Amid a torrent of litigation and a reluctance by federal regulators to provide guidance, cash balance plan formation over the last few years just about came to a halt.

But now the wheels have turned and benefit experts expect cash balance plan formation to begin anew, though at a much slower pace compared to the 1980s and 1990s.

The principal reason for the new optimism is action Congress took this summer. As part of a comprehensive pension funding reform measure approved in August, legislators included a provision that protects new cash balance plans from age discrimination suits.

With the age discrimination issue resolved, "cash balance plans are back and I believe we will see a number of plan sponsors rediscovering the value of these plans," said Kevin Wagner, a consultant in the Southfield, Mich., office of Watson Wyatt Worldwide (see related story).

"Those who have traditional plans will again explore cash balance plans as a viable plan design," added Tonya Manning, chief actuary with Aon Consulting's U.S. retirement practice in Winston-Salem, N.C.

Modest growth

With Congress clearing the way for employers to convert—without fear of being hit with an age bias suit—traditional pensions to cash balance plans, the number of employers that do so, at least for a while, is likely to be modest, experts say.

One reason is many employers have only started to analyze whether a plan conversion makes sense.

"A lot are in the analysis stage and want to act very carefully," said Larry Sher, a principal and director of retirement policy at Buck Consultants L.L.C. in New York.

Even with Congress resolving the age bias issue, plenty of employers remain unlikely to take the cash balance plan route. That is because a growing number no longer want the exposure to volatility that is inherent with defined benefit plans, including cash balance plans. In defined benefit plans, interest rate swings and investment results on plan assets can cause significant year-to-year fluctuations in required plan contributions, making it difficult to forecast with precision how much they will have to contribute to their plans.

"Companies have looked at volatility and have said defined benefit plans are not for them," said Alan Glickstein, a senior Watson Wyatt consultant in Dallas.

That contribution uncertainty, in fact, has been a principal driver over the last few years in the flight of defined benefit plan sponsors, including those with cash balance plans, to enhanced 401(k) and other defined contribution plans.

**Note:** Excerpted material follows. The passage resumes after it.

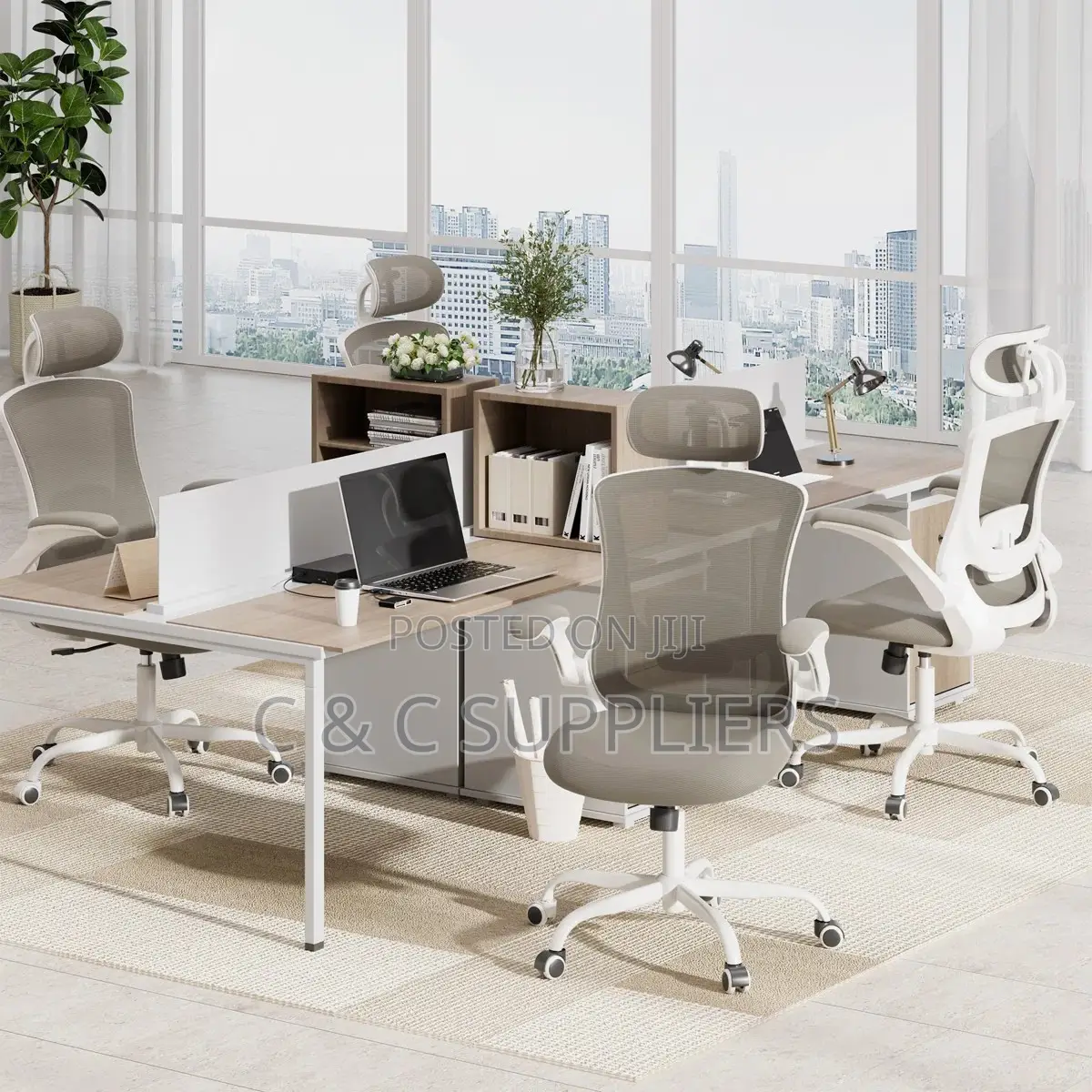 Mesh Task Chair With Flip-Up Arms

"Some companies just want the certainty of putting 5% of pay each year" into a defined contribution plan and "never have to think about it (volatility) again," said Sheldon Gamzon, a principal with PricewaterhouseCoopers L.L.P.'s Human Resources Services unit in New York.

But others may conclude they can manage contribution volatility—such as investing more assets in bonds and less in equities—and decide that adopting a cash balance plan will, in the end, make more sense than an all defined contribution plan approach, said Ethan Kra, chief actuary with Mercer Human Resource Consulting in New York.

"There will be greater realization that defined contribution plans are not all that they are cracked up to be," Mr. Kra said.

Mr. Glickstein notes that while defined contribution plans may eliminate contribution volatility, they can lead to workforce volatility. Because investment risk in such plans shifts to employees, that can result in employees not accumulating enough to retire at a typical age.

"It is a hidden risk and cost. Employees may feel they have to stick around even though they have reached the end of their productive years," Mr. Glickstein said.

At the same time, if employees rack up spectacular returns, such as during the booming equities markets in the late '90s, they may retire sooner than expected, depriving companies of experienced workers.

By contrast, in defined benefit plans, such as cash balance plans, where employees receive what they earned—as a lump sum or a monthly annuity—retirement is likely to be more orderly, Mr. Glickstein said.

Companies that switch to cash balance are likely to find the move appreciated, some say. In the past, the plans "were generally well received by participants. Employees understood that the benefit is secure, that the company is funding it and that they don't have to manage the money," said Mike Pollack, a principal in the Stamford, Conn., office of Towers Perrin.